R'as al Ghul und Batman sind also beinahe gleich. Antagonist und Protagonist sind die Licht- und die Schatten-Seite der selben Medaille, was ebenfalls wieder ein mythologisches und überhöhtes Motiv ist.
"Batman Begins" ist allerdings nur der erste Akt der Geschichte, der mit "Das Böse erschafft seinen eigenen Feind" überschrieben werden könnte.

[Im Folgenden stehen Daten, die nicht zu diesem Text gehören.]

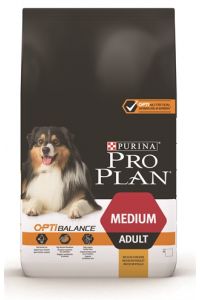 Pro Plan Dog Adult Medium Kip/rijst-14 KG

"The Dark Knight" treibt das Konzept im zweiten Akt der Geschichte (oder sollte ich besser von "Saga" sprechen) konsequent weiter. Hier inspiriert Batman mit seinen Taten den Joker. Ein Teufelskreis also. Das Böse erschafft Batman und der wiederum das Böse. Der Joker geht deutlich weiter als R'as al Ghul. Mit seinen chaotischen und tödlichen Spielchen in der Stadt führt er Batman vor Augen, dass er mit seinen Methoden nicht "gut" handeln kann. Er ist in seinem Vorgehen und seinen Motiven den Bösen Kräften, die er bekämpfen will, zu ähnlich. Der Joker konfrontiert Batman in "The Dark Knight" laufend mit der Angst, so zu werden, wie diejenigen die ihn erschaffen haben (R'as al Ghul und der Mörder von Bruce Waynes Eltern). Dabei handelt der Joker niemals "realistisch" (also wie ein Verbrecher aus unserer Welt) sondern immer wie eine übermenschliche Harlekin-Figur. Er hat nicht einmal eine Biografie, ist eindeutig ein "künstliches Geschöpf". Er tut die Dinge nur, um Exempel zu statuieren und seine Weltsicht zu beweisen.


Am Ende von "The Dark Knight" muss Batman tatsächlich ein Stück weit seine Ideale verraten, um den Joker zu besiegen (er lässt alle Menschen Gothams über ihre Handys überwachen). Das Bittere: Zwar bringt er den Joker in den Knast, doch indem Joker im Laufe der Filmhandlung Gothams Hoffnungsträger Harvey Dent gebrochen hat, muss Batman – sehr mythologisch – den Märtyrer spielen und die Sünden von Dent auf sich nehmen, damit die Hoffnung in Gotham nicht stirbt. Hier wird Batman zu einer Christus-ähnlichen Figur stilisiert – und mythologischer kann (zumindest in unserer Kultur) keine Kinofigur erzählt werden. Gleichzeitig erfüllt sich auch die Prophezeiung des Jokers: Durch sein Opfer wird Batman in den Augen das, was er immer äußerlich und in sich bekämpft hat: Ein Verbrecher.